Travis stood at the secondary monitors. He looked up when I came in, and something in his posture eased. Just a fraction, just enough to notice. Relief. Like something he’d been holding tight had loosened the moment I walked through the door.

That man rebuilt his entire world to make room for you.

Maybe Lark was right. Maybe the evidence had been in front of me for weeks, and I’d been too busy bracing for the other shoe to drop to see it clearly.

Because the look on his face right now wasn’t complicated. It wasn’t guilt or obligation or proximity or any of the explanations I’d been constructing to keep myself safe. It was just the look of a man who had been in a room without me and was glad I was back in it.

And now he had a support network.

I looked around the table at these men. Every one of them was risking something real to be here.

Lachlan, his badge and everything it represented.

The Resting Warrior men, their safety, their families, the ranch they’d built.

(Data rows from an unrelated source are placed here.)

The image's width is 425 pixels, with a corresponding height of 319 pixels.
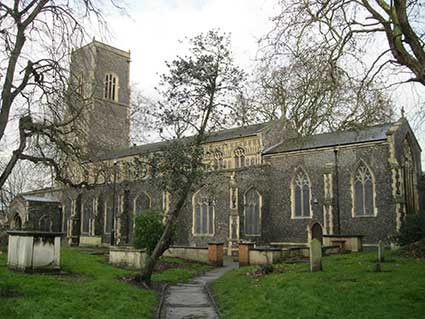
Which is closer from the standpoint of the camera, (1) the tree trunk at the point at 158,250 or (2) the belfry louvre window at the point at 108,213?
(1) the tree trunk at the point at 158,250

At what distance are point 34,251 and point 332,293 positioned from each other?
30.9 ft

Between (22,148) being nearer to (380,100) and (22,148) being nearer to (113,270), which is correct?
(113,270)

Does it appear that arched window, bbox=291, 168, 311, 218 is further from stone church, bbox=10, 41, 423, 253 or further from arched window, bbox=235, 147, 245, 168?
arched window, bbox=235, 147, 245, 168

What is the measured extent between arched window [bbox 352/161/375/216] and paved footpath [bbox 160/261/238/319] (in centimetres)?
1301

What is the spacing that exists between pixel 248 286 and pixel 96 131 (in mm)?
7085

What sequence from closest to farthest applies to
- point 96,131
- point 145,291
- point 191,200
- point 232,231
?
1. point 145,291
2. point 96,131
3. point 232,231
4. point 191,200

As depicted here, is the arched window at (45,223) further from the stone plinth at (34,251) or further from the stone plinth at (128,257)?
the stone plinth at (34,251)

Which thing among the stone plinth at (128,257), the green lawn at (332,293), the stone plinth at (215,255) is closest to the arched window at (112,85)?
the stone plinth at (215,255)

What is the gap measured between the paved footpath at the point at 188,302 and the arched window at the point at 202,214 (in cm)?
1555

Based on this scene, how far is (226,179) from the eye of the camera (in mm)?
31812

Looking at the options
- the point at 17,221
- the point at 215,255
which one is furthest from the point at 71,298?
the point at 17,221

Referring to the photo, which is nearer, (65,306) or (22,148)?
(65,306)

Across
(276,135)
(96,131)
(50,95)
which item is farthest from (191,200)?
(50,95)

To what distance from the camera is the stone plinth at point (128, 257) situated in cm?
1838
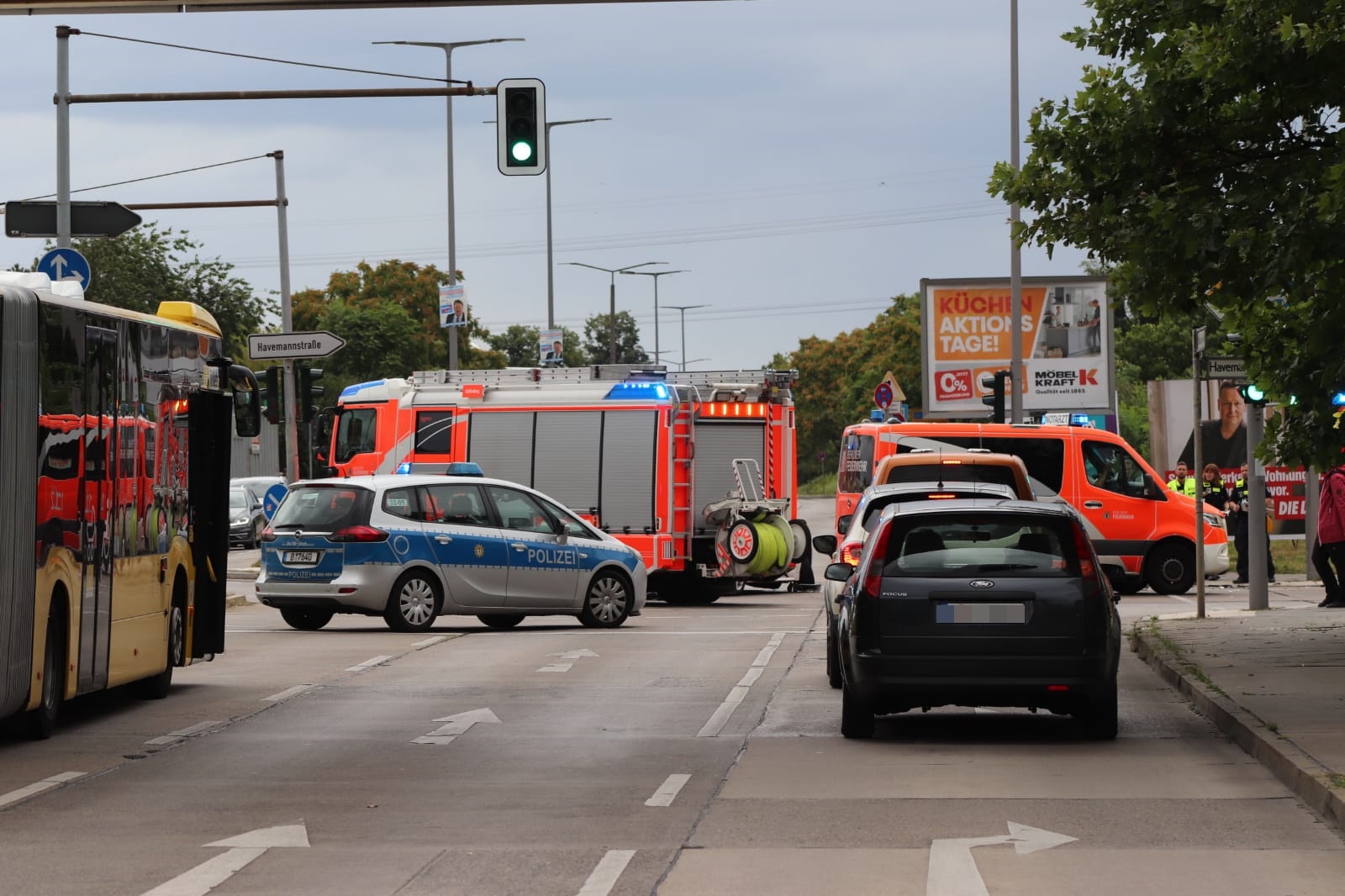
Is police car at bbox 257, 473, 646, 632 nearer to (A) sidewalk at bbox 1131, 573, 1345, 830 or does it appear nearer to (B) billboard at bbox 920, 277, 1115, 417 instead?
(A) sidewalk at bbox 1131, 573, 1345, 830

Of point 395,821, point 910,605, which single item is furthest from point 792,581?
point 395,821

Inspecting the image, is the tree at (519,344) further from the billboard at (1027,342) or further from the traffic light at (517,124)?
the traffic light at (517,124)

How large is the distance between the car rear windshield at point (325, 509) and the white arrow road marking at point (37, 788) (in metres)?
10.9

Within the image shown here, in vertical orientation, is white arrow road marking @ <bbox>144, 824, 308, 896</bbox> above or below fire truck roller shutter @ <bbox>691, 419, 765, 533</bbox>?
below

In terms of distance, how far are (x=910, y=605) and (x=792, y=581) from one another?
66.9 feet

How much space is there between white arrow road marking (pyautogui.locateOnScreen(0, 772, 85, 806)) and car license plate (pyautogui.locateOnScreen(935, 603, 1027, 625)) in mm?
4998

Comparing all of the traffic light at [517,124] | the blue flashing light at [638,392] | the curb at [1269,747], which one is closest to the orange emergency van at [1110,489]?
the blue flashing light at [638,392]

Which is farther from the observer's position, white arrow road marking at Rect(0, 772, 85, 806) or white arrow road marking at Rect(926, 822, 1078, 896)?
white arrow road marking at Rect(0, 772, 85, 806)

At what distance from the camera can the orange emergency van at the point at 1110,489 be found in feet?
102

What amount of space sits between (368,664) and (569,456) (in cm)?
1163

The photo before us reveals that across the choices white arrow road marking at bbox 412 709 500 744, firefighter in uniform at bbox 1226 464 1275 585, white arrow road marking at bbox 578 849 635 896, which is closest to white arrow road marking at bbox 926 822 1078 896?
white arrow road marking at bbox 578 849 635 896

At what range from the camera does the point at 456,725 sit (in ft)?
45.8

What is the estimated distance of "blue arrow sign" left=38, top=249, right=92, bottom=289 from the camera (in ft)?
70.0

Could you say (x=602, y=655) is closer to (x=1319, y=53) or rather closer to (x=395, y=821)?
(x=1319, y=53)
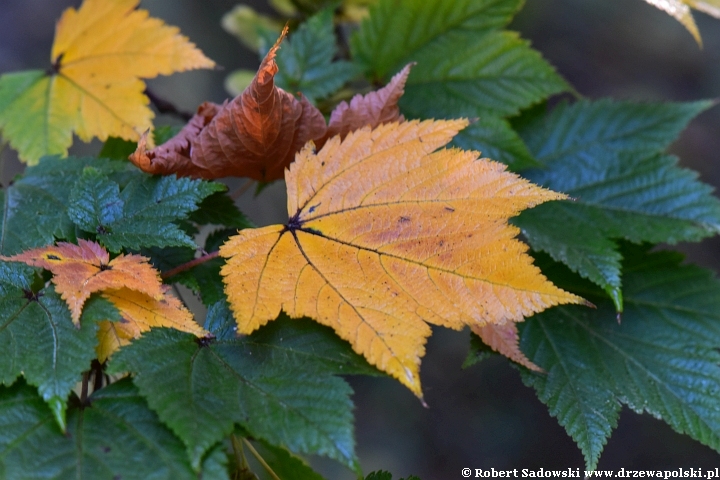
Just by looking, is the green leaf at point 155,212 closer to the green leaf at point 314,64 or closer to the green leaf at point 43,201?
the green leaf at point 43,201

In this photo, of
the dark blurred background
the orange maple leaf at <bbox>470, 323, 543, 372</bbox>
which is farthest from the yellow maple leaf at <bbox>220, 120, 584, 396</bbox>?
the dark blurred background

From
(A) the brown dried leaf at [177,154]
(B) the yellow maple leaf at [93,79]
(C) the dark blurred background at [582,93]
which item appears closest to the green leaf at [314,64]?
(B) the yellow maple leaf at [93,79]

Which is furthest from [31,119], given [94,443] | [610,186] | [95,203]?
[610,186]

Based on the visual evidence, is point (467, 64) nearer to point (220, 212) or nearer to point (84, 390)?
point (220, 212)

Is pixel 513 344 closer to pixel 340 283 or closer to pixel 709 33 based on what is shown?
pixel 340 283

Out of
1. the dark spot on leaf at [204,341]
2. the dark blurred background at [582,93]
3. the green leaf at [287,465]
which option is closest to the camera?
the dark spot on leaf at [204,341]

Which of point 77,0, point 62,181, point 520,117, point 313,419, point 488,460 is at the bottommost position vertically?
point 488,460

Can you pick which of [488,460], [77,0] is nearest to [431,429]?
[488,460]
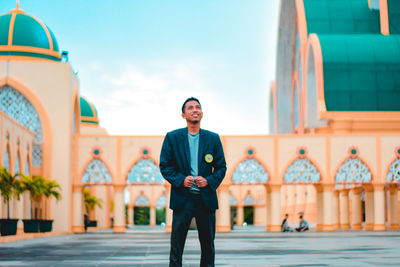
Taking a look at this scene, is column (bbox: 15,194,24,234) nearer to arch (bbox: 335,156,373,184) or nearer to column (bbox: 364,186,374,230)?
arch (bbox: 335,156,373,184)

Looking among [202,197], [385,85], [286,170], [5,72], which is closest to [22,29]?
[5,72]

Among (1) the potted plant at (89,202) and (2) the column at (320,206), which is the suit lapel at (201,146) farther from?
(1) the potted plant at (89,202)

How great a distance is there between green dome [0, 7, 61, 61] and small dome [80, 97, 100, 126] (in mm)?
16553

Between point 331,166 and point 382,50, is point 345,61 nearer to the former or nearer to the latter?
point 382,50

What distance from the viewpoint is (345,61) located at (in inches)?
1453

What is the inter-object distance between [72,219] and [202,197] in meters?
27.3

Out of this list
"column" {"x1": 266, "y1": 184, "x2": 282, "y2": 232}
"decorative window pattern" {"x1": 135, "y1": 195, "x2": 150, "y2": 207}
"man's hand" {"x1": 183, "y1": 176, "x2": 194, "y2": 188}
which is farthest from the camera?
"decorative window pattern" {"x1": 135, "y1": 195, "x2": 150, "y2": 207}

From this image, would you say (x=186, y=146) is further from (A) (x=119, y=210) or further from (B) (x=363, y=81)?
(B) (x=363, y=81)

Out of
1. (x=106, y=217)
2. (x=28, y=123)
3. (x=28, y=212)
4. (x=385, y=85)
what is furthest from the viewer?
(x=106, y=217)

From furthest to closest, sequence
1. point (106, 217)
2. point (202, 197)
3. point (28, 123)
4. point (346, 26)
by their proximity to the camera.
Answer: point (106, 217) → point (346, 26) → point (28, 123) → point (202, 197)

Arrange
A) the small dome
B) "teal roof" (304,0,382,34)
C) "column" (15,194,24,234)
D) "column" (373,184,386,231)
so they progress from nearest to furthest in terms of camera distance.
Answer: "column" (15,194,24,234) → "column" (373,184,386,231) → "teal roof" (304,0,382,34) → the small dome

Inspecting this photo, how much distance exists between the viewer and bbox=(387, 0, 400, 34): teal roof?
41.5 meters

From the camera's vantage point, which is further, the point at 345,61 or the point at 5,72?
the point at 345,61

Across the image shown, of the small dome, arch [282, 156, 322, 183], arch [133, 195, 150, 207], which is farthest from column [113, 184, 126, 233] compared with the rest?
arch [133, 195, 150, 207]
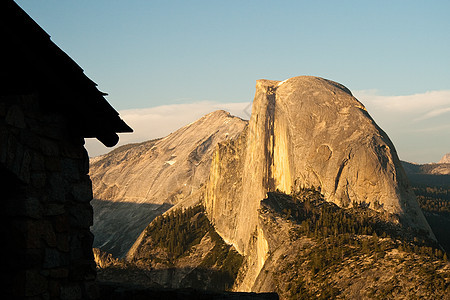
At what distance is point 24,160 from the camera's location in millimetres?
7098

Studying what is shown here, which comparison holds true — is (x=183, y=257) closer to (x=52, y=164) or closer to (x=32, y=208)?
(x=52, y=164)

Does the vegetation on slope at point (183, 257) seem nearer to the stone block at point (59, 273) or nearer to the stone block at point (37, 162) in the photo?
the stone block at point (59, 273)

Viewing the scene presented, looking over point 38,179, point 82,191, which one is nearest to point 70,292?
point 82,191

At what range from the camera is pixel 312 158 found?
62.5 m

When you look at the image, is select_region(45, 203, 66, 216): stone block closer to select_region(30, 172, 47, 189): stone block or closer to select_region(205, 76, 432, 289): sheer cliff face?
select_region(30, 172, 47, 189): stone block

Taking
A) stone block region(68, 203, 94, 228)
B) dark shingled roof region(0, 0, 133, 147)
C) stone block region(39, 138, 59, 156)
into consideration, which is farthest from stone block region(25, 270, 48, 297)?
dark shingled roof region(0, 0, 133, 147)

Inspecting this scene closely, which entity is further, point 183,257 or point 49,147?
point 183,257

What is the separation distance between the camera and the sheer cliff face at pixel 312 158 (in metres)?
56.9

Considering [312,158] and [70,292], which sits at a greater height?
[312,158]

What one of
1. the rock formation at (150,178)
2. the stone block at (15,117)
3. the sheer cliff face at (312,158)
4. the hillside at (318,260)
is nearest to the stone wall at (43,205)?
the stone block at (15,117)

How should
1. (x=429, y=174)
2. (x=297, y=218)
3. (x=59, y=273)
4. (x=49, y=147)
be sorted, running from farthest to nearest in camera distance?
(x=429, y=174) → (x=297, y=218) → (x=49, y=147) → (x=59, y=273)

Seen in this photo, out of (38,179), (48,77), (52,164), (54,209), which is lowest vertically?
(54,209)

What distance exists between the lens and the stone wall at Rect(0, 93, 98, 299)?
23.0 ft

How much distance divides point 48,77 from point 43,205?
1.84 meters
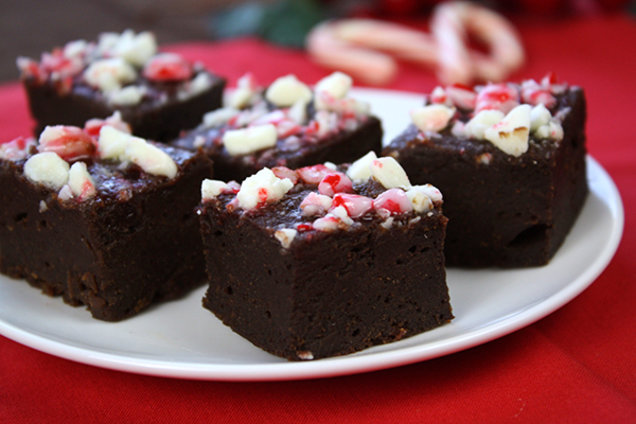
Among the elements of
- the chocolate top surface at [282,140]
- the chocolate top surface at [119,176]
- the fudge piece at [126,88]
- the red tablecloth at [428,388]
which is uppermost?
the chocolate top surface at [119,176]

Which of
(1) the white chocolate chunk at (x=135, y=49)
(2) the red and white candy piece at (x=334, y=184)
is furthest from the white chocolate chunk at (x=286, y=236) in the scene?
(1) the white chocolate chunk at (x=135, y=49)

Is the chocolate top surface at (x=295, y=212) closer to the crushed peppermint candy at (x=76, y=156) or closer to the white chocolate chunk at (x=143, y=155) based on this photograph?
the crushed peppermint candy at (x=76, y=156)

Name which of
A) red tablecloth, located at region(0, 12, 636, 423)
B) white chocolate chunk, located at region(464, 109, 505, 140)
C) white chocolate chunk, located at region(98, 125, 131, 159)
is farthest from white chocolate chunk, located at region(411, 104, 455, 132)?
white chocolate chunk, located at region(98, 125, 131, 159)

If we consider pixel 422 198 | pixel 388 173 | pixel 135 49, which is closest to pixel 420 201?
pixel 422 198

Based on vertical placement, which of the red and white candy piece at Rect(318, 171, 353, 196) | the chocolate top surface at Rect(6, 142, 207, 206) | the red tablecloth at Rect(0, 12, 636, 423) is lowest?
the red tablecloth at Rect(0, 12, 636, 423)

Beckett, Coop, Hunter, the careers and lives they’d spent years constructing.

They’d heard the FBI risk, and nobody had flinched. They’d looked at the scope of what Travis had been hiding and chosen loyalty.

They might well still kick his ass for hiding such important work from them, but right now they were here working the problem. Having his back.

My model was on those screens. My analysis had brought them here. If something went wrong, if someone got hurt on a mission that existed because I’d found a hole in a dataset, that weight would be mine to carry.

But they’d chosen it. Every one of them, eyes open, knowing the cost.

I pulled a chair up to the table and sat down beside Travis and got back to work.